* _Reading text_:
This was a retrospective cohort study using the National Cancer Database to identify patients with malignant peritoneal mesothelioma from 2004 to 2016. Patients were divided according to treating facility type: academic or community. Outcomes were assessed using log-rank tests, Cox proportional-hazard modeling, and Kaplan-Meier survival statistics.
In total, 2682 patients with malignant peritoneal mesothelioma were identified. A total of 1272 (47.4%) were treated at an academic facility and 1410 (52.6%) were treated at a community facility. Five hundred forty-six (42.9%) of patients at academic facilities underwent debulking or radical surgery compared to 286 (20.2%) at community facilities. Three hundred sixty-six (28.8%) of patients at academic facilities received chemotherapy on the same day as surgery compared to 147 (10.4%) of patients at community facilities. Unadjusted 5-year survival was 29.7% (95% CI 26.7–32.7) for academic centers compared to 18.3% (95% CI 16.0–20.7) for community centers. In multivariable analysis, community facility was an independent predictor of increased risk of death (HR: 1.19, 95% CI 1.08–1.32, p = 0.001).

* _Task requirements_:
1: Based on the mesothelioma study, what finding supports calling treatment at a community facility an independent predictor of a higher risk of death? Answer in one to three sentences.
2: Please state the unadjusted 5-year survival for academic centers reported in the mesothelioma study.
3: Carry on the mesothelioma study text from where it stops.
None of the items that follow are needed for this work.

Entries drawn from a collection
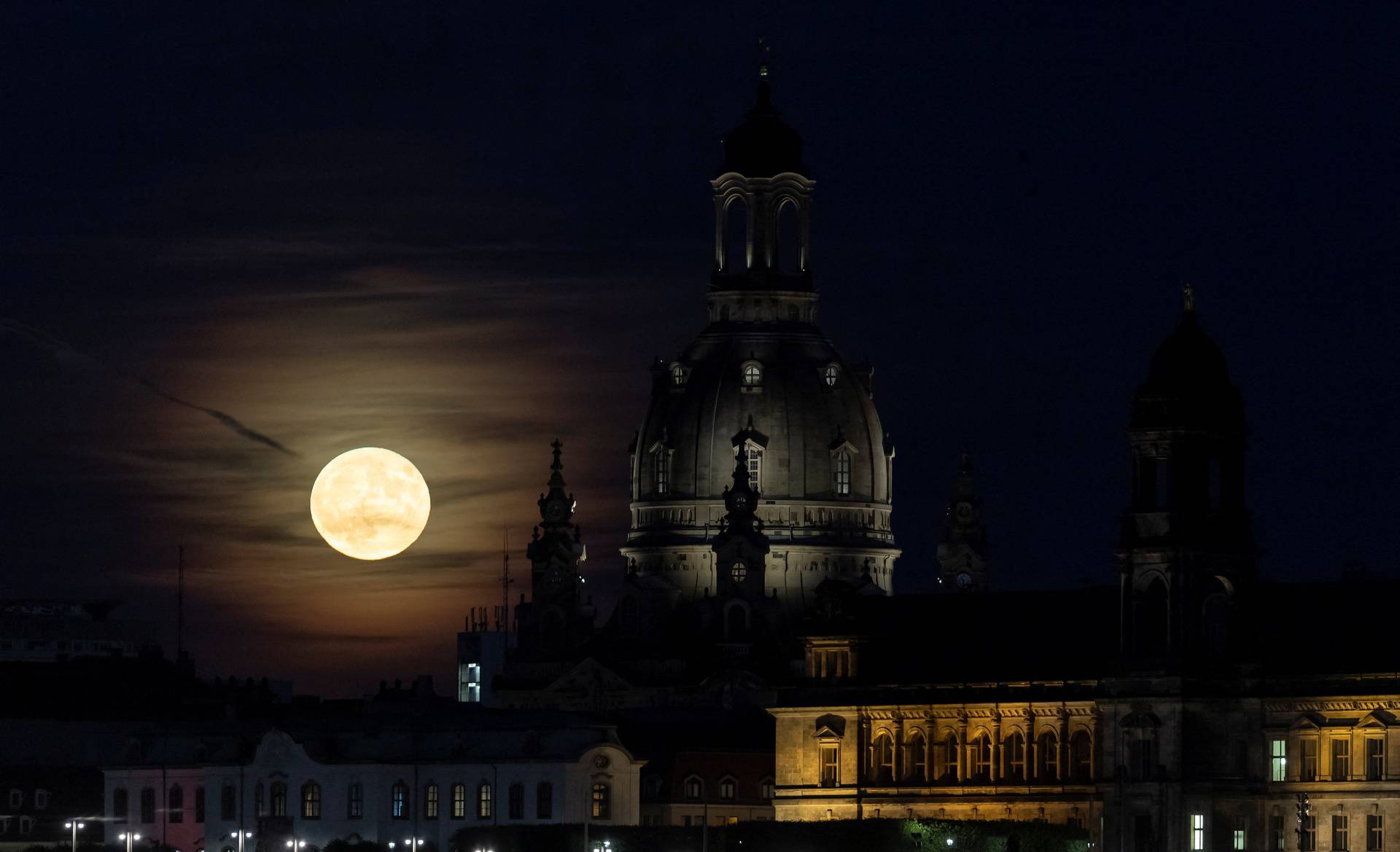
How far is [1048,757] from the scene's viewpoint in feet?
485

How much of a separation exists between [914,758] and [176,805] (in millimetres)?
31713

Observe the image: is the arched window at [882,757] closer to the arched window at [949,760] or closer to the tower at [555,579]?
the arched window at [949,760]

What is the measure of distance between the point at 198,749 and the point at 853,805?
28.8 m

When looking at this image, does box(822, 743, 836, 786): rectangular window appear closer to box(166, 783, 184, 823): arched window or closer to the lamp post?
box(166, 783, 184, 823): arched window

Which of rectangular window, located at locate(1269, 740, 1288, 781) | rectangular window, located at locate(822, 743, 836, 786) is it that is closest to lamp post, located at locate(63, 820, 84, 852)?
rectangular window, located at locate(822, 743, 836, 786)

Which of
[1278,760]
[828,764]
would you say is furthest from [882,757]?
[1278,760]

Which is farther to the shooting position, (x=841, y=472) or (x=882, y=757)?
(x=841, y=472)

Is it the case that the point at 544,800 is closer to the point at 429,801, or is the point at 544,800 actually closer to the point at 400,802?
the point at 429,801

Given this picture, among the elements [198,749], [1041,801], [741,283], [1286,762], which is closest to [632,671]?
[741,283]

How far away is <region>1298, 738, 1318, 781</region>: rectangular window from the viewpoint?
136875 millimetres

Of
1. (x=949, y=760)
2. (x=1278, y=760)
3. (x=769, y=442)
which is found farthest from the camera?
(x=769, y=442)

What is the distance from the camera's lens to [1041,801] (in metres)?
147

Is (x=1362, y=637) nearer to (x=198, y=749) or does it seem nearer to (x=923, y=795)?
(x=923, y=795)

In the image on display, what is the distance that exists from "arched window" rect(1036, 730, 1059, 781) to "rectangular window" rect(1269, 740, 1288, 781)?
11.5 metres
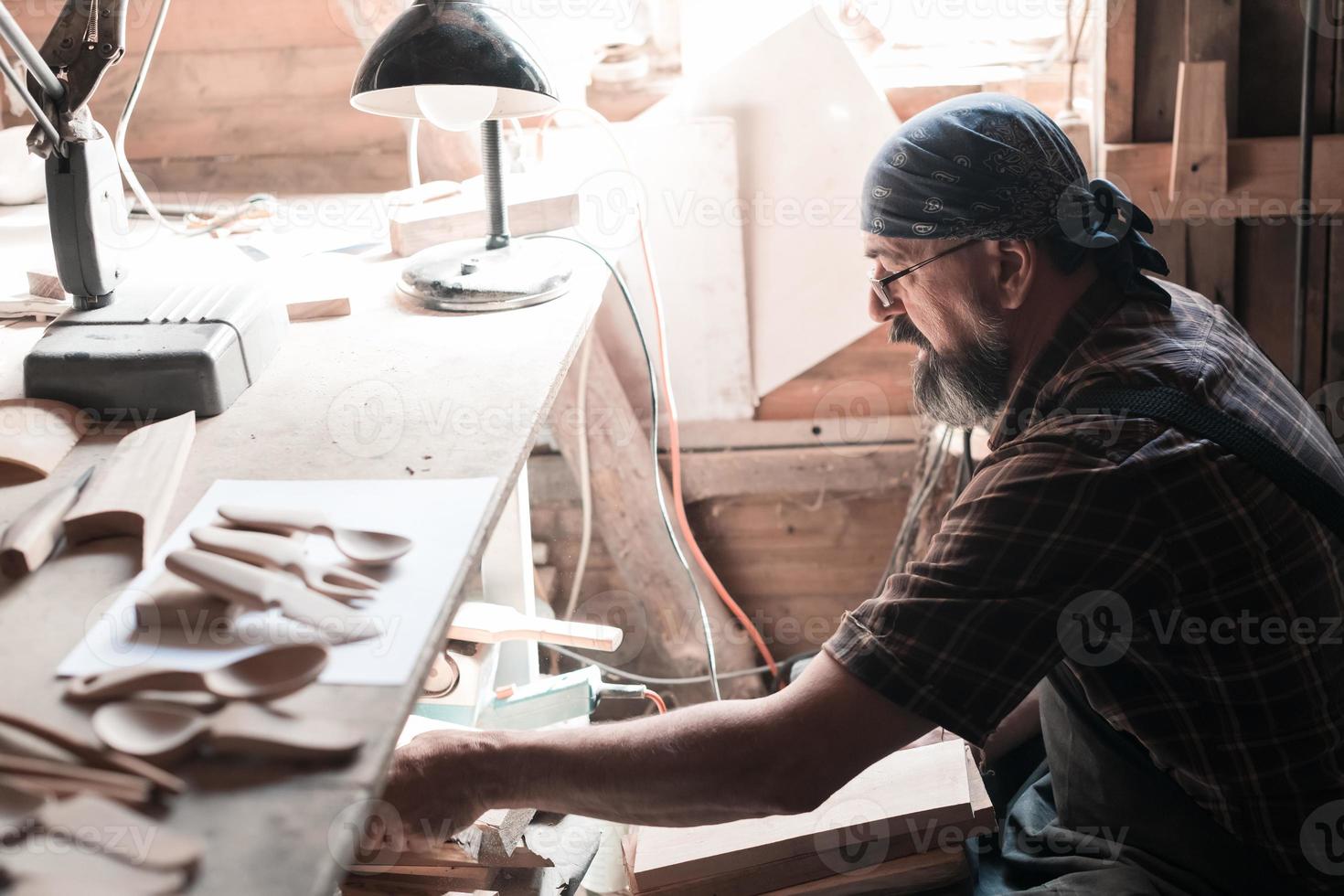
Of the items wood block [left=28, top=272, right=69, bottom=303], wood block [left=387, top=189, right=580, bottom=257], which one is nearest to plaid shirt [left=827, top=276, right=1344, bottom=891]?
wood block [left=387, top=189, right=580, bottom=257]

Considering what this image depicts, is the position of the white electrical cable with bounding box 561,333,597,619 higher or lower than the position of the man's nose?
lower

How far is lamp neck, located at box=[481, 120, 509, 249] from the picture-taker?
173 centimetres

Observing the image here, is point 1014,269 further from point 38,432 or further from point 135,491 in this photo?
point 38,432

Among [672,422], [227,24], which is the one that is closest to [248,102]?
[227,24]

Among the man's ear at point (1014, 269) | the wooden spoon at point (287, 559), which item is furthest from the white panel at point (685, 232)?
the wooden spoon at point (287, 559)

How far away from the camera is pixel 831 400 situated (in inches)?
112

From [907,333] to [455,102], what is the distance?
708 millimetres

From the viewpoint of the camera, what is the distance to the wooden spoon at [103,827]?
2.29 ft

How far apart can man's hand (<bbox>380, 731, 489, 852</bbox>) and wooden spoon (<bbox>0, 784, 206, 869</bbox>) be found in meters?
0.39

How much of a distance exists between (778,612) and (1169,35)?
1648 mm

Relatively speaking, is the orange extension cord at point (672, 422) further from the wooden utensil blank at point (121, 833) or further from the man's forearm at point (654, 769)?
the wooden utensil blank at point (121, 833)

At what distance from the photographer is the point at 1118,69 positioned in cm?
225

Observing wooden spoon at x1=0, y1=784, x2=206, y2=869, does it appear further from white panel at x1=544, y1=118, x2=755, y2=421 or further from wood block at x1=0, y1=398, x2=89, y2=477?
white panel at x1=544, y1=118, x2=755, y2=421

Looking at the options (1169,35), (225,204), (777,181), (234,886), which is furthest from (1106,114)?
(234,886)
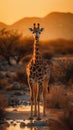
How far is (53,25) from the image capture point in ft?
15.7

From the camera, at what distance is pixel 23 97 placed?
186 inches

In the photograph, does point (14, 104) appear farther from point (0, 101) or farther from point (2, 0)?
point (2, 0)

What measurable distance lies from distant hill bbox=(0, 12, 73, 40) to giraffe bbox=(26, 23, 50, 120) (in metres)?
0.08

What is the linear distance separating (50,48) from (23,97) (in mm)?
495

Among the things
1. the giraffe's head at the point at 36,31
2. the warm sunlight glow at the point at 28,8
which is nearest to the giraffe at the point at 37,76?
the giraffe's head at the point at 36,31

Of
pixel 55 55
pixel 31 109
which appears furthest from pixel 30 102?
pixel 55 55

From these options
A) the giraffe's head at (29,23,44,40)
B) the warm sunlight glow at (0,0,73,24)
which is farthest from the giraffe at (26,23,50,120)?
the warm sunlight glow at (0,0,73,24)

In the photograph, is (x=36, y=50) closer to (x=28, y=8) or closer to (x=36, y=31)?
(x=36, y=31)

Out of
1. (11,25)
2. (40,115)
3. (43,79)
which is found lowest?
(40,115)

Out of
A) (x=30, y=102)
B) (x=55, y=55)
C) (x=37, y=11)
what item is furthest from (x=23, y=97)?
(x=37, y=11)

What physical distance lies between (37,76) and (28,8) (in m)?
0.64

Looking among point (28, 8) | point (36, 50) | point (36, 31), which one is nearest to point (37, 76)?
point (36, 50)

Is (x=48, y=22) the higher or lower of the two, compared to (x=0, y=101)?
higher

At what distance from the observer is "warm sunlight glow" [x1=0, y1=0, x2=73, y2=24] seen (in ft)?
15.8
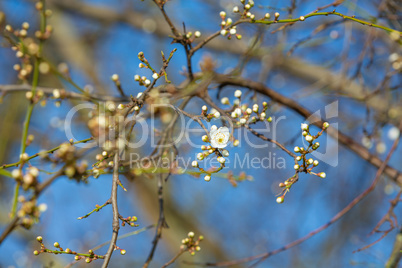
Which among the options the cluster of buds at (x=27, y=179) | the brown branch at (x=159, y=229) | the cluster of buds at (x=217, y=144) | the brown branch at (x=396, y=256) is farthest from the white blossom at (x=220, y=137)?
the brown branch at (x=396, y=256)

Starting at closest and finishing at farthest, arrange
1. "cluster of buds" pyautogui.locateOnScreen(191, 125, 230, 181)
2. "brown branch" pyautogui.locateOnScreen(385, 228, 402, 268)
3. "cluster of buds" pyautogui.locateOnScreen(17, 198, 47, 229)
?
"cluster of buds" pyautogui.locateOnScreen(17, 198, 47, 229) < "cluster of buds" pyautogui.locateOnScreen(191, 125, 230, 181) < "brown branch" pyautogui.locateOnScreen(385, 228, 402, 268)

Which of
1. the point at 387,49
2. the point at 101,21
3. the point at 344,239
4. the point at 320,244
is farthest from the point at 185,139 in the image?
the point at 320,244

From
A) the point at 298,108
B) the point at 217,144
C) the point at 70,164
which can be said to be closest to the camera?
the point at 70,164

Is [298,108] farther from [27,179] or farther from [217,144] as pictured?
[27,179]

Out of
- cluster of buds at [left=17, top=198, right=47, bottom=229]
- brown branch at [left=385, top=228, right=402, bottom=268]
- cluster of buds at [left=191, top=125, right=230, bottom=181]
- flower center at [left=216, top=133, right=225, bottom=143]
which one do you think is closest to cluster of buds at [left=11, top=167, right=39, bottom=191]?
cluster of buds at [left=17, top=198, right=47, bottom=229]

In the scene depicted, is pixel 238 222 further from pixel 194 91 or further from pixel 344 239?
pixel 194 91

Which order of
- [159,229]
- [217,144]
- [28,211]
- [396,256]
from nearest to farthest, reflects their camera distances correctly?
1. [28,211]
2. [217,144]
3. [159,229]
4. [396,256]

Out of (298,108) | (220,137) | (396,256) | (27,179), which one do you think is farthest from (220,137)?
(396,256)

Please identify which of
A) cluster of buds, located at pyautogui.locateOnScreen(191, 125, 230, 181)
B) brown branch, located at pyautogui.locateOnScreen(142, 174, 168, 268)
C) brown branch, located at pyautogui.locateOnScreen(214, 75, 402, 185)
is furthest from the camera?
brown branch, located at pyautogui.locateOnScreen(214, 75, 402, 185)

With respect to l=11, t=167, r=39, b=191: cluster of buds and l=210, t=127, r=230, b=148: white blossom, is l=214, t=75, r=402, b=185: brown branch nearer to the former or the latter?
l=210, t=127, r=230, b=148: white blossom

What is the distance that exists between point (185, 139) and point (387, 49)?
2273 mm

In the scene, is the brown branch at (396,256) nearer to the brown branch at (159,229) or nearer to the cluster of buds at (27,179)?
the brown branch at (159,229)

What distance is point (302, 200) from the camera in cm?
620

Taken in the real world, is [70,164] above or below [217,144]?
below
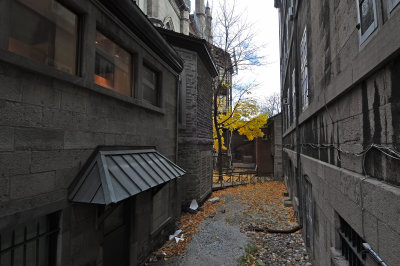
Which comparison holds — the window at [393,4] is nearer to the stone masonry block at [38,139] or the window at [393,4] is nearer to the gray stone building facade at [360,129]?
the gray stone building facade at [360,129]

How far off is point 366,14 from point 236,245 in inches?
295

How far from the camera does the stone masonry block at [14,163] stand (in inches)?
107

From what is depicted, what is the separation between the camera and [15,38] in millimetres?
3045

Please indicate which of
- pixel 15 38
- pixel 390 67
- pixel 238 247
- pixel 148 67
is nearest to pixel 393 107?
pixel 390 67

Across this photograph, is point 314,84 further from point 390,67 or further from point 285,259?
point 285,259

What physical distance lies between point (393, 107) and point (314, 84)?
12.1ft

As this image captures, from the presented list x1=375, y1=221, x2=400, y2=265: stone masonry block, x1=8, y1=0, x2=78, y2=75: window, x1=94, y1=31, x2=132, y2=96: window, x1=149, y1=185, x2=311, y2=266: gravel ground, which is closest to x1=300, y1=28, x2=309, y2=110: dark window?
x1=149, y1=185, x2=311, y2=266: gravel ground

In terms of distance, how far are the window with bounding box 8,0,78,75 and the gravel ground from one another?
6.03m

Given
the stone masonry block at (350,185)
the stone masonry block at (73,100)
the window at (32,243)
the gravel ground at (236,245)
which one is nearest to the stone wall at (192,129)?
the gravel ground at (236,245)

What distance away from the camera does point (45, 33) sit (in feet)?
11.7

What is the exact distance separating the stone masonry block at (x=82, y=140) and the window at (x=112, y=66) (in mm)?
1216

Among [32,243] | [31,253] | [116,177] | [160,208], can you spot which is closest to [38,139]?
[116,177]

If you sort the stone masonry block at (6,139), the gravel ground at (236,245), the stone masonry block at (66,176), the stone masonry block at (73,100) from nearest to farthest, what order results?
the stone masonry block at (6,139) < the stone masonry block at (66,176) < the stone masonry block at (73,100) < the gravel ground at (236,245)

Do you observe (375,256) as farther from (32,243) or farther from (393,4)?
(32,243)
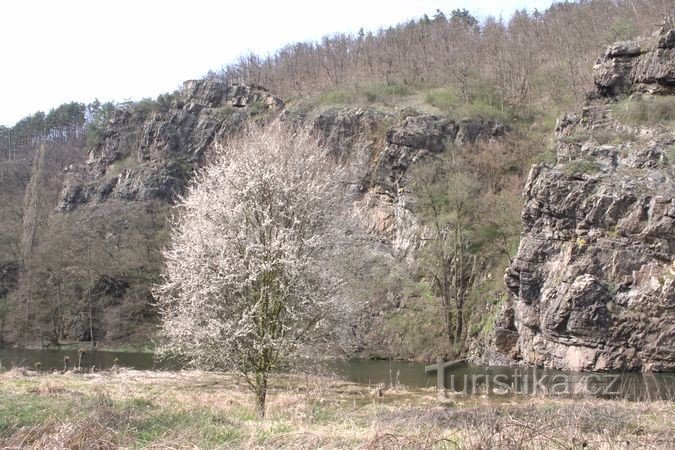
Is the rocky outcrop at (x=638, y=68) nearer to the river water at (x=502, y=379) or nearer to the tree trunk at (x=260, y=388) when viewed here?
the river water at (x=502, y=379)

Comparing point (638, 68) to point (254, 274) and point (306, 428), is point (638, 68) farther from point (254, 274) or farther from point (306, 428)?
point (306, 428)

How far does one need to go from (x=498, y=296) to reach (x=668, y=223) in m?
12.1

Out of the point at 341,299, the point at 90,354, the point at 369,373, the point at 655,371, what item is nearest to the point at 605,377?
the point at 655,371

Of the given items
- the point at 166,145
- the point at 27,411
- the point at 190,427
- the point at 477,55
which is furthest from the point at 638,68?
the point at 166,145

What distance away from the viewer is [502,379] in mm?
25016

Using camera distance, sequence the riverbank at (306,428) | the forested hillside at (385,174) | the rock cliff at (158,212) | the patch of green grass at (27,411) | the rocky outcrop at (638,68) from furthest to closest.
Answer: the rock cliff at (158,212)
the forested hillside at (385,174)
the rocky outcrop at (638,68)
the patch of green grass at (27,411)
the riverbank at (306,428)

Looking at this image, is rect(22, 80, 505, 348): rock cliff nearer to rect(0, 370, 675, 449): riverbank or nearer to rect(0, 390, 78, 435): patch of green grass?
rect(0, 370, 675, 449): riverbank

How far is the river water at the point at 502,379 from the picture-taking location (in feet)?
64.6

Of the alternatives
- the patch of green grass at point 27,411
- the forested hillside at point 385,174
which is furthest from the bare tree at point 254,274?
the forested hillside at point 385,174

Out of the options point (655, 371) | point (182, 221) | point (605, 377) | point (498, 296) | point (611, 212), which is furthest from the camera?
point (498, 296)

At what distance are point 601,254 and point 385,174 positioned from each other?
81.6ft

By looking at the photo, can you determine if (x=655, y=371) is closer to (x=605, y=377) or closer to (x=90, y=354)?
(x=605, y=377)

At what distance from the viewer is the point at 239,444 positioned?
6.36m

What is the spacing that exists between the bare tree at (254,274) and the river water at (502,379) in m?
2.82
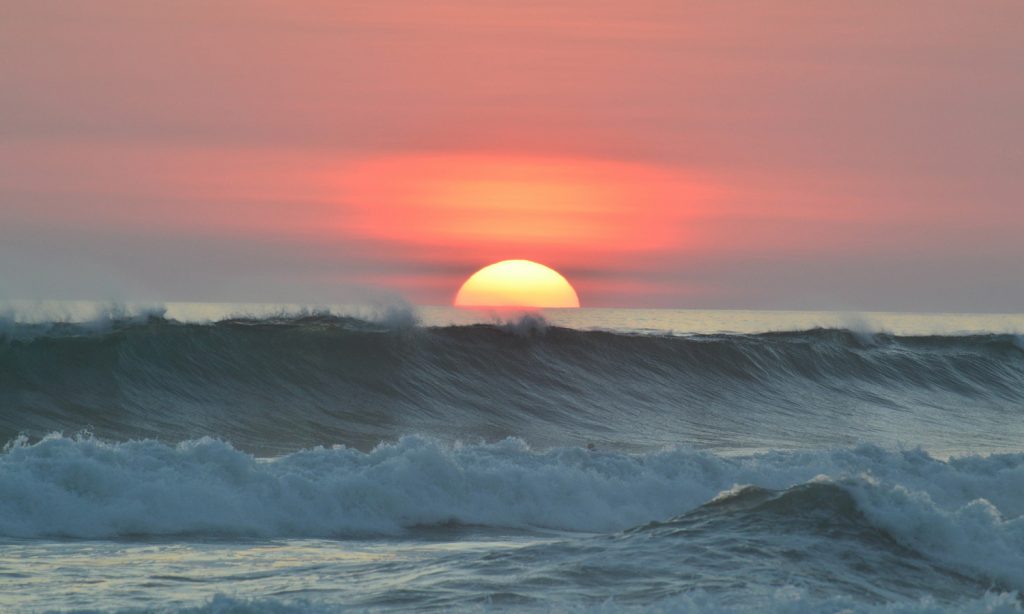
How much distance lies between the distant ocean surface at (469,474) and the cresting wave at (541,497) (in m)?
0.03

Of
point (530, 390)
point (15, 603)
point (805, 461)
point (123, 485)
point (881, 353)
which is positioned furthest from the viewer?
point (881, 353)

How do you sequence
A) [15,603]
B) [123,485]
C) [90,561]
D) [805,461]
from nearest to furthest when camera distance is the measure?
[15,603]
[90,561]
[123,485]
[805,461]

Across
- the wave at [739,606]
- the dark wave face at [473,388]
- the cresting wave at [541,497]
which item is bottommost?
the wave at [739,606]

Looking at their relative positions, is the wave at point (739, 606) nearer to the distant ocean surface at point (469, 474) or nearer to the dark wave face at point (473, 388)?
the distant ocean surface at point (469, 474)

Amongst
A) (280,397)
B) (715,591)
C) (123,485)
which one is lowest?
(715,591)

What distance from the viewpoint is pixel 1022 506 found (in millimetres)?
13867

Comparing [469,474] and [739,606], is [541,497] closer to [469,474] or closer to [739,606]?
[469,474]

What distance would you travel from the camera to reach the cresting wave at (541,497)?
31.3 ft

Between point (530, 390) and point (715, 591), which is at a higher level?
point (530, 390)

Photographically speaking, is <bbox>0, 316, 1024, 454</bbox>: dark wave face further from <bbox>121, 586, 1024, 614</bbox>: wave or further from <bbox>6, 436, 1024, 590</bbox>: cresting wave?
<bbox>121, 586, 1024, 614</bbox>: wave

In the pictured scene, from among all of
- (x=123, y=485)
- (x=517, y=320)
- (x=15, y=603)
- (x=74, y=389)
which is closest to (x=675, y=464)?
(x=123, y=485)

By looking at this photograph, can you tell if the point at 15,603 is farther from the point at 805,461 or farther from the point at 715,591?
the point at 805,461

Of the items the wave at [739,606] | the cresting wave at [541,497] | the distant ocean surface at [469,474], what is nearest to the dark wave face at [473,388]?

* _Answers for each item_:
1: In multivariable analysis, treatment at a community facility carried a hazard ratio for death of 1.19 (95% CI 1.08–1.32, p = 0.001).

2: It was 29.7% (95% CI 26.7–32.7).

3:
We demonstrate better survival outcomes for malignant peritoneal mesothelioma treated at academic compared to community facilities. Patients at academic centers underwent surgery and received chemotherapy on the same day as surgery more frequently than those at community centers, suggesting that malignant peritoneal mesothelioma patients may be better served at experienced academic centers.